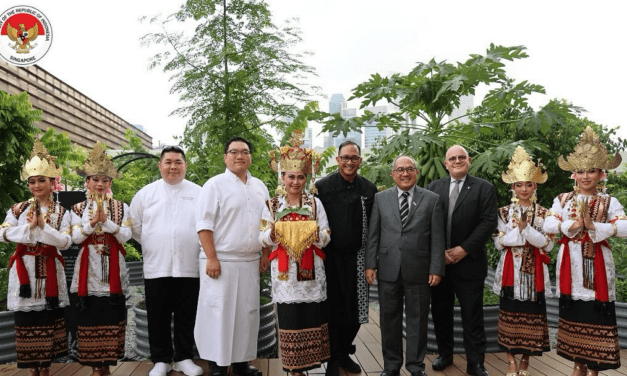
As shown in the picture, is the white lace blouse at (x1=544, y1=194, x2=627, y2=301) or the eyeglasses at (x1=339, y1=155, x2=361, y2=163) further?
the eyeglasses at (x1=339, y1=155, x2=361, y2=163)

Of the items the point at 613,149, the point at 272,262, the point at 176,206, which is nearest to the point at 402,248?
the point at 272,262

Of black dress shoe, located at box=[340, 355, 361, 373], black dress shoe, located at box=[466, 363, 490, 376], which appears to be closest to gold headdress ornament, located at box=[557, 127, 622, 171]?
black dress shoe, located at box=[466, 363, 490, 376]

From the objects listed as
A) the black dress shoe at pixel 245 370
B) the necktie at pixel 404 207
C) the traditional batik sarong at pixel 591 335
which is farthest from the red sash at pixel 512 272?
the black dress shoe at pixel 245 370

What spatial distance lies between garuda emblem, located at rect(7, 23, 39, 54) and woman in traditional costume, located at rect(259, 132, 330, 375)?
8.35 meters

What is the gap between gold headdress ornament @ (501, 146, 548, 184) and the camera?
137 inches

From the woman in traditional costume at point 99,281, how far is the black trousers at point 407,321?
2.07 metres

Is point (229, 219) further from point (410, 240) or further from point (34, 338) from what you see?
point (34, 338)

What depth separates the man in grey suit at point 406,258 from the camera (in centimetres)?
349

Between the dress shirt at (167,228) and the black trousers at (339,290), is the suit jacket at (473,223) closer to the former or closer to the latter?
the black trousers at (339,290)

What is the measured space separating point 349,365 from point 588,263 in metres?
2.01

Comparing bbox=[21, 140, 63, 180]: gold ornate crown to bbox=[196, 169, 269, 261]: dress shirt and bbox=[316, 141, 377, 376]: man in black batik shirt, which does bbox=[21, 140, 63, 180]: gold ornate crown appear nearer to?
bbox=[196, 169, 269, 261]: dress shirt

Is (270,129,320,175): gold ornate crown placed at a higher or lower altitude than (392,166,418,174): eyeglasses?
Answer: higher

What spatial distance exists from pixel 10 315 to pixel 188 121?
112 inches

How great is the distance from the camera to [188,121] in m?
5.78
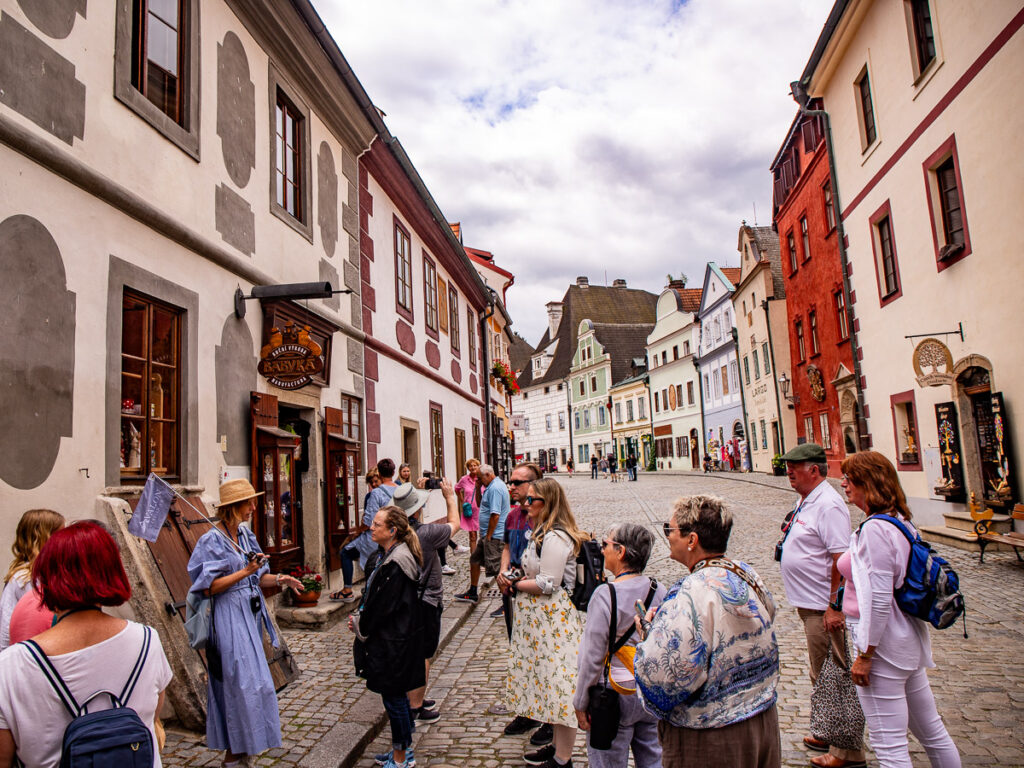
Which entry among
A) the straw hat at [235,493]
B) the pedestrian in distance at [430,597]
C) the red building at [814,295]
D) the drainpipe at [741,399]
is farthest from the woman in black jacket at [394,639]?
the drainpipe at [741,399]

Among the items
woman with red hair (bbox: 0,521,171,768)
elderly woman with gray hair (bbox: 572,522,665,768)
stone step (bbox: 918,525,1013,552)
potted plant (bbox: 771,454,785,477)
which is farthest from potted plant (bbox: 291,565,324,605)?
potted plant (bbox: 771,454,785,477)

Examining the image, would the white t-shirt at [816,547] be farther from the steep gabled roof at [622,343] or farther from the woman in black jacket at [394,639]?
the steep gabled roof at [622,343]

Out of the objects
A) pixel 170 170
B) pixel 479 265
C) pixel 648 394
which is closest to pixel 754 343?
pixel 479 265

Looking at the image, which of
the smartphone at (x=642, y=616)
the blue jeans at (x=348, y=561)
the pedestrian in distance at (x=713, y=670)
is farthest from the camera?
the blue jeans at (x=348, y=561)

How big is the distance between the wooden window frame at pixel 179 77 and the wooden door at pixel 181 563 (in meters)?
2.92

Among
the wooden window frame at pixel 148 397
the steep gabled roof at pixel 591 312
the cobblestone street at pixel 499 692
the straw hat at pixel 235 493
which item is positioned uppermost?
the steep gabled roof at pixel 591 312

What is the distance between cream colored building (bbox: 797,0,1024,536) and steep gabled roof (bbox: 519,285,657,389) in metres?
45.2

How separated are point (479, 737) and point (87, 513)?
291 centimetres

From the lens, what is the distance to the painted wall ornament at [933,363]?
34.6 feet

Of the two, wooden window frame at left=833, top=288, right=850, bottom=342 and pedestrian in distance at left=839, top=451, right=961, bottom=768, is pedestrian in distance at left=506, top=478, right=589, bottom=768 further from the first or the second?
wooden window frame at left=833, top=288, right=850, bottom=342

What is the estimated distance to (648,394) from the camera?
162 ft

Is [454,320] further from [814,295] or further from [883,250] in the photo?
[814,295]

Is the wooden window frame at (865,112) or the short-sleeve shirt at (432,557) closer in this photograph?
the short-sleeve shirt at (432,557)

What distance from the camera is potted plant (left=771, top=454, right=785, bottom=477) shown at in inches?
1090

__________________________________________________

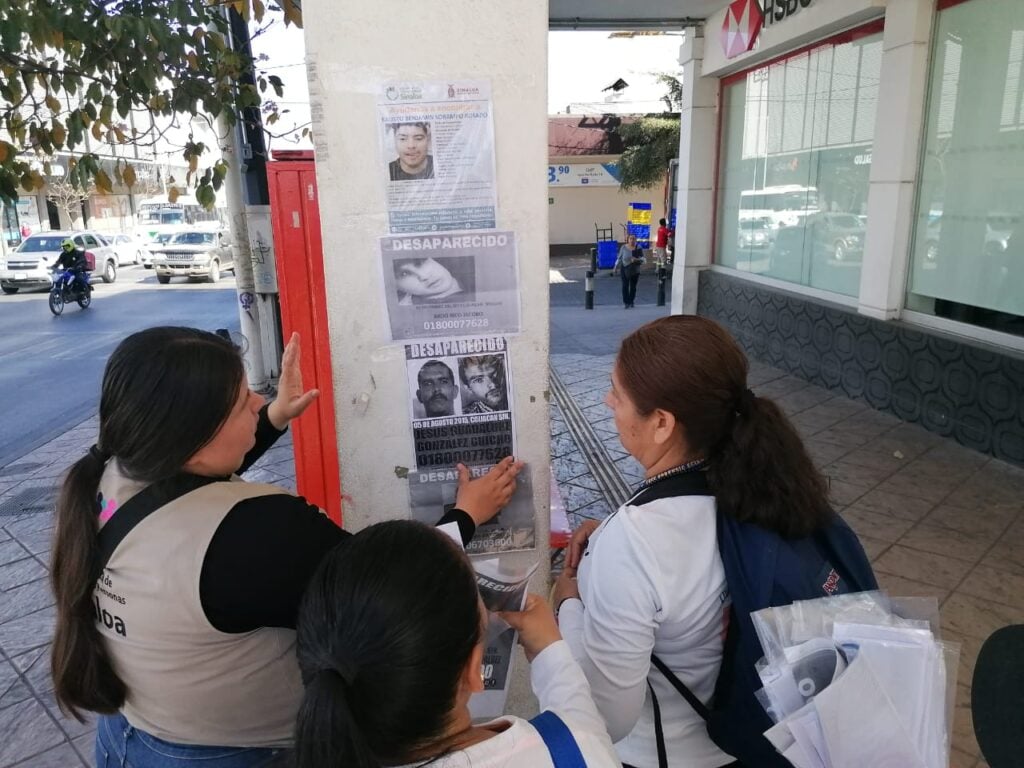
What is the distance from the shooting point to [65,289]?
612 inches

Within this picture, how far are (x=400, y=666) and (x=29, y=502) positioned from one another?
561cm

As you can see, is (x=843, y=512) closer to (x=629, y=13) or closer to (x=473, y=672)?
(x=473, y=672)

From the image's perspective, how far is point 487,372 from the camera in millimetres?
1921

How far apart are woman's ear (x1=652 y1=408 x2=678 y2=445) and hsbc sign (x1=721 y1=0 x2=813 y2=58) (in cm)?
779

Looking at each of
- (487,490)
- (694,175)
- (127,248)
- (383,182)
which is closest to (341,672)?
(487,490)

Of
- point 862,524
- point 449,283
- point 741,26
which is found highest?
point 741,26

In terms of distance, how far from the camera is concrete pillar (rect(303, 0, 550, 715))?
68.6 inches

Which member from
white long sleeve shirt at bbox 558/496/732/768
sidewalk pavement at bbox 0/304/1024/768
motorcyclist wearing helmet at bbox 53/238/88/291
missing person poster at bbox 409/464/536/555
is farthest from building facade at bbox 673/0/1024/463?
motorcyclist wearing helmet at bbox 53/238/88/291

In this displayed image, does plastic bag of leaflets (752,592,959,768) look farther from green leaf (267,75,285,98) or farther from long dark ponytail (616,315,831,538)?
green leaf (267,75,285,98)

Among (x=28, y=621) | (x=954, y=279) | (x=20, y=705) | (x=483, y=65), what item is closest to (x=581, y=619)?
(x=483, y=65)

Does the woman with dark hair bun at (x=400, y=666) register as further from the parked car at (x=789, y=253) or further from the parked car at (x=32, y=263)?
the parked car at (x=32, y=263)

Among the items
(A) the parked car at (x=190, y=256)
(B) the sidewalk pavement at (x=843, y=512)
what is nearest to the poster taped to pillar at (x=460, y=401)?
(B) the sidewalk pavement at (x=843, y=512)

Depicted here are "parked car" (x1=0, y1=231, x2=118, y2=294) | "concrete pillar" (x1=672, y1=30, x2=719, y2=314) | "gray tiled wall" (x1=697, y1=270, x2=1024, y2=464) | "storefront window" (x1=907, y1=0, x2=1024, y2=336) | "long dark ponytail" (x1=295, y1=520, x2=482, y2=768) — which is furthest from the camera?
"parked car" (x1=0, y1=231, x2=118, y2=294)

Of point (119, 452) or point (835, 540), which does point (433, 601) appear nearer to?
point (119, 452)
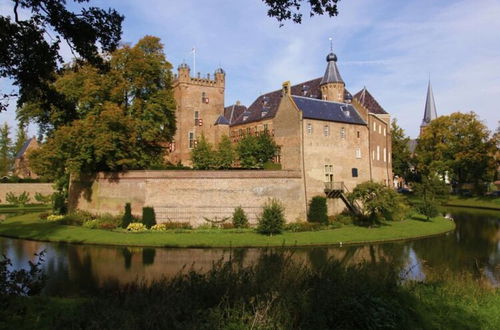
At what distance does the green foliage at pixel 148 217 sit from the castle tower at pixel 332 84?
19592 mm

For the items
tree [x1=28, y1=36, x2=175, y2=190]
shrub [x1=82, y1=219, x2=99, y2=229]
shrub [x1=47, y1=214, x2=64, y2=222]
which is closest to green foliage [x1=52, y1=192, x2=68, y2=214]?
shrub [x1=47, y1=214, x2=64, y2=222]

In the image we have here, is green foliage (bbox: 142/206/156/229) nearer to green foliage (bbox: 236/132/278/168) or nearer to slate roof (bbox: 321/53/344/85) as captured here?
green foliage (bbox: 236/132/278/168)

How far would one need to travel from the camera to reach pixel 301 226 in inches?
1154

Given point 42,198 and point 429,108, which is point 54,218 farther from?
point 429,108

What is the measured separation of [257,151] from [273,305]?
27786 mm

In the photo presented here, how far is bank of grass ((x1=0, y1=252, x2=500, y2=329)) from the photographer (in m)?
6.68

__________________________________________________

- Aim -
List every line in the entries above that contains the word "poster".

- Exercise response -
missing person poster at bbox 409/464/536/555
what is nearest to the poster taped to pillar at (x=460, y=401)?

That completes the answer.